A review of the theory and phenomenology of neutrino electromagnetic properties is presented. A short discussion on derivation of the general structure of the electromagnetic interactions of Dirac and Majorana neutrinos is presented. Then we review experimental constraints on neutrino magnetic and electric dipole moments, electric millicharge, charge radius and anapole moments from the terrestrial laboratory experiments. A special credit is done to bounds on neutrino magnetic moments obtained by the reactor (MUNU, TEXONO and GEMMA) and solar (Super-Kamiokande and Borexino) experiments.
The effects of neutrino electromagnetic interactions in astrophysical environments are also reviewed.
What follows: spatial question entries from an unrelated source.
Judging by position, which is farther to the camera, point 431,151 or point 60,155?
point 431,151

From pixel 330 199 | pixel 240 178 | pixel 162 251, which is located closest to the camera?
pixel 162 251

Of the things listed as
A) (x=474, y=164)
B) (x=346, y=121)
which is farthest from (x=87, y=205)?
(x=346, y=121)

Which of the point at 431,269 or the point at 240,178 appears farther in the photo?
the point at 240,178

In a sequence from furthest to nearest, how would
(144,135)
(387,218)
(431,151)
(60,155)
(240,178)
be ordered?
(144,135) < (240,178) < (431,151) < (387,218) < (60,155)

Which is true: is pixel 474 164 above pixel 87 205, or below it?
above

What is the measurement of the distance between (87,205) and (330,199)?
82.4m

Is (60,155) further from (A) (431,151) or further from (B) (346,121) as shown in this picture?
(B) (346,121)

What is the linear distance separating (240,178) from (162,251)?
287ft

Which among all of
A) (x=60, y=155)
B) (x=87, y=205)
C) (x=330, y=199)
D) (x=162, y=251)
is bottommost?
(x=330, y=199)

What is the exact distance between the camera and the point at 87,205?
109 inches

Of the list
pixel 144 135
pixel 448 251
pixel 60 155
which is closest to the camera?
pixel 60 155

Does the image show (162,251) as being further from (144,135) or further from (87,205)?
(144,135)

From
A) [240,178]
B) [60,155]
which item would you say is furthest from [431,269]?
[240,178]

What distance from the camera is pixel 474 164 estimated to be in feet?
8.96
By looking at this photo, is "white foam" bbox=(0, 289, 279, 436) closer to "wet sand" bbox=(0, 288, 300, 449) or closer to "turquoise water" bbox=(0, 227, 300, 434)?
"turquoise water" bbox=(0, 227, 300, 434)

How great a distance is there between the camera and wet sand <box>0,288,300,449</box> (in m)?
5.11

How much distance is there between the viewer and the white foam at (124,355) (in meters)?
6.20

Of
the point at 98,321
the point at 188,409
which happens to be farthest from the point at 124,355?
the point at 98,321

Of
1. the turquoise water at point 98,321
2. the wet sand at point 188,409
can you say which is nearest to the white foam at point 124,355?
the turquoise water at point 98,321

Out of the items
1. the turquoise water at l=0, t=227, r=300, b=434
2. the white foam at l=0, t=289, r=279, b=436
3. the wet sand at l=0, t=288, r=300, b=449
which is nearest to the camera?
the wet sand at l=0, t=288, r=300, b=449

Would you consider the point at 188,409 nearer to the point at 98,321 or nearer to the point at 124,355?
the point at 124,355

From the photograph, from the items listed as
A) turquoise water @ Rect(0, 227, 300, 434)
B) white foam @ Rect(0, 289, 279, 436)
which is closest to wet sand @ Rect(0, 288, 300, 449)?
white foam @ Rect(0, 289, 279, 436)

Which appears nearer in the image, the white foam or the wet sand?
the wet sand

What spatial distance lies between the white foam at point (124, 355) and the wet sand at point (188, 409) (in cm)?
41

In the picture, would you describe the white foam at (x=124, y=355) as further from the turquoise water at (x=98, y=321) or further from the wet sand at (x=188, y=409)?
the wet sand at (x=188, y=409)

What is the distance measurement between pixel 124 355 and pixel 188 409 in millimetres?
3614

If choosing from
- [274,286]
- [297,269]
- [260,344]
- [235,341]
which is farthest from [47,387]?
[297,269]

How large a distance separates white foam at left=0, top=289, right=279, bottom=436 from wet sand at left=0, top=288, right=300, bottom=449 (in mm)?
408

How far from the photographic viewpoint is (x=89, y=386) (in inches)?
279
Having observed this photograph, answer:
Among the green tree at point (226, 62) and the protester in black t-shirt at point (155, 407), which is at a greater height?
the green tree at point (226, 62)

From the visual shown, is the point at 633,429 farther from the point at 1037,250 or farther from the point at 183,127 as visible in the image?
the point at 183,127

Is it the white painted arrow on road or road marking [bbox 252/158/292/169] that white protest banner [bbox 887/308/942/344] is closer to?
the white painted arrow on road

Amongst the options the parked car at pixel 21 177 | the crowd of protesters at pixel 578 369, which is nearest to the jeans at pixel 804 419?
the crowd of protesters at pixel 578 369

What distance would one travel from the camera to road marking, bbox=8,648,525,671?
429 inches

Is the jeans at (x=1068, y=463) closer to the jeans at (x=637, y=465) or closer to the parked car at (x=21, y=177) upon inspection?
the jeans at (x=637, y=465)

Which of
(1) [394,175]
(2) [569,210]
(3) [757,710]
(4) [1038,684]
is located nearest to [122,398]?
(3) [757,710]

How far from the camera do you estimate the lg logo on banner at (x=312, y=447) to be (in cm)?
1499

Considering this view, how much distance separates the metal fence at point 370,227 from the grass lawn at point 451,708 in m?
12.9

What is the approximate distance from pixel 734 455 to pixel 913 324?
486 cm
The main manifestation of neutrino electromagnetic interactions, such as: 1) the radiative decay in vacuum, in
matter and in a magnetic field, 2) the Cherenkov radiation, 3) the plasmon decay, 4) spin light in matter, 5) spin and spin-flavour precession, 6) neutrino pair production in a strong magnetic field, and the related processes along with their astrophysical phenomenology are also considered.
The best world experimental bounds on neutrino electromagnetic properties are confronted with the predictions of theories beyond the Standard Model. It is shown that studies of neutrino electromagnetic properties provide a powerful tool to probe physics beyond the Standard Model.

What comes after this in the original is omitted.